Bagaimana Berlin Adopsi Konsep Kota Spons Karena Kekeringan
9 Agustus 2024Berlin terletak di wilayah kering di Jerman. Akibatnya, pasokan air selalu menjadi topik hangat di musim panas. Sebabnya, Berlin belakangan mulai mengadopsi konsep kota spons, dengan menyediakan ruang terbuka hijau untuk menyerap dan menyimpan air hujan saat dibutuhkan.
Namun, bagaimana tepatnya hal itu dilakukan?
Membangun fasilitas penyimpanan air limbah bawah tanah
Langkah pertama adalah membangun beberapa cekungan luapan bawah tanah untuk menampung air limbah dalam jumlah besar. Saat hujan, air dari daerah sekitarnya dikumpulkan di cekungan dan kemudian dipompa ke pabrik pengolahan.
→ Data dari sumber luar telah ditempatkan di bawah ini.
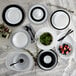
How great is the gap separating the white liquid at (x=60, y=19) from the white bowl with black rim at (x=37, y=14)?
6 centimetres

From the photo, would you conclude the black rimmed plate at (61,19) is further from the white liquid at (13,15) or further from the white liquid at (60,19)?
the white liquid at (13,15)

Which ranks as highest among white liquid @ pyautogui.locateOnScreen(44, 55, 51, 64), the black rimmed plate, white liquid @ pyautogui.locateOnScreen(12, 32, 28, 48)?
the black rimmed plate

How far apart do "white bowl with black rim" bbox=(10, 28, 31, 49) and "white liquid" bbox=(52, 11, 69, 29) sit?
179mm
Setidaknya sembilan unit fasilitas penyimpanan air limbah telah selesai dibangun, termasuk di bawah Mauerpark, tempat nongkrong populer di distrik Prenzlauer Berg, di mana sebagian Tembok Berlin pernah berdiri.
Cekungan air limbah dalam kota terbesar masih dalam tahap pembuatan. Ukurannya akan lebih dari dua kali lipat dari yang ada di Mauerpark. Dengan kedalaman 30 meter di dalam tanah, cekungan beton melingkar tersebut akan menampung hampir 17.000 meter kubik air hujan setelah selesai dibangun pada tahun 2026. Itu setara dengan hampir tujuh kolam renang ukuran Olimpiade.
Mengurangi luapan limbah
Ketika sistem pembuangan limbah berisiko meluap akibat hujan deras, limpahan air akan disimpan di dalam cekungan di bawah tanah. Air tersebut kemudian dipompa ke instalasi pemurnian sebelum dilepaskan kembali ke kanal dan sungai setelah hujan berhenti.
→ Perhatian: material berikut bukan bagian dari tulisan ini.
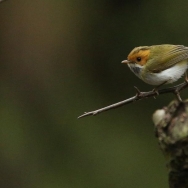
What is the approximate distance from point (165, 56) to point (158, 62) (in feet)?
0.25

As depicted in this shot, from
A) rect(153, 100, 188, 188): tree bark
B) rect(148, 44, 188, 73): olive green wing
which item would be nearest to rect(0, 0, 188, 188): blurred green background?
rect(148, 44, 188, 73): olive green wing

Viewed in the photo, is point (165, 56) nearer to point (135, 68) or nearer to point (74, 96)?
point (135, 68)

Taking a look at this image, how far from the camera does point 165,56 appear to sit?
305 centimetres

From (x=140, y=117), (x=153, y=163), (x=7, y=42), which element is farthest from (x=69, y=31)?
(x=153, y=163)

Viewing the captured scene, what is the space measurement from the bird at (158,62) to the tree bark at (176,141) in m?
1.33

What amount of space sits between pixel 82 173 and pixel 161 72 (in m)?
4.18

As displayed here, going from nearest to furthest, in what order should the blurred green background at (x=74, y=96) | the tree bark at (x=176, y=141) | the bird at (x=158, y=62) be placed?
the tree bark at (x=176, y=141), the bird at (x=158, y=62), the blurred green background at (x=74, y=96)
Hal ini akan mencegah tinja dan air limbah terbuang ke Sungai Spree saat hujan deras, kata Astrid Hackenesch-Rump, juru bicara perusahaan air Berlin, BWB. BWB bertanggung jawab atas pasokan air minum, serta pengelolaan dan pengolahan air limbah di seluruh kota.
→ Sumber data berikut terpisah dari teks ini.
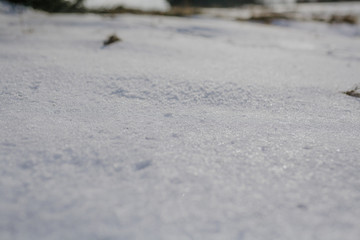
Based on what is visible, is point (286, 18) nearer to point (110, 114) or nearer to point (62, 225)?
point (110, 114)

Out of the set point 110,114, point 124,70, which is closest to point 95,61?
point 124,70

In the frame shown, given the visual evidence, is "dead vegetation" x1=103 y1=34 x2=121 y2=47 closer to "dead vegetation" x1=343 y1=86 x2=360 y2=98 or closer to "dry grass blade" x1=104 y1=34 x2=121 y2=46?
"dry grass blade" x1=104 y1=34 x2=121 y2=46

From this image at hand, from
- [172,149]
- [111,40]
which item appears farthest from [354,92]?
[111,40]

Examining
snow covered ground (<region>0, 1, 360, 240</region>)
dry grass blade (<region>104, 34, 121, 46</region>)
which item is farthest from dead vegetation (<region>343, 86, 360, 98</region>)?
dry grass blade (<region>104, 34, 121, 46</region>)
Ayo berlangganan gratis newsletter mingguan Wednesday Bite. Recharge pengetahuanmu di tengah minggu, biar topik obrolan makin seru!
"Kekuatan pendorong di balik program ini bukan hanya konservasi sumber daya dan kekeringan, tetapi juga untuk mencegah luapan limbah gabungan," kata Hackenesch-Rump.
Luapan seperti itu terjadi dalam sistem pembuangan limbah gabungan, tempat limpasan air hujan dan limbah domestik dikumpulkan dalam jaringan pipa yang sama. Sistem ini awalnya dirancang untuk membawa semua air limbah ke instalasi pengolahan sebelum dibuang ke badan air alami.
Namun, saat hujan deras, volume air yang masuk ke sistem dapat melebihi kapasitasnya. Bila hal ini terjadi, kelebihan air yang terdiri dari campuran air hujan dan limbah yang tidak diolah, akan meluap langsung ke sungai-sungai di dekatnya.
Sekitar 2.000 dari 10.000 kilometer saluran pembuangan kota merupakan sistem pembuangan limbah gabungan. "Lubang-lubang ini akan mengalirkan limbah ke Sungai Spree," jelas Hackenesch-Rump.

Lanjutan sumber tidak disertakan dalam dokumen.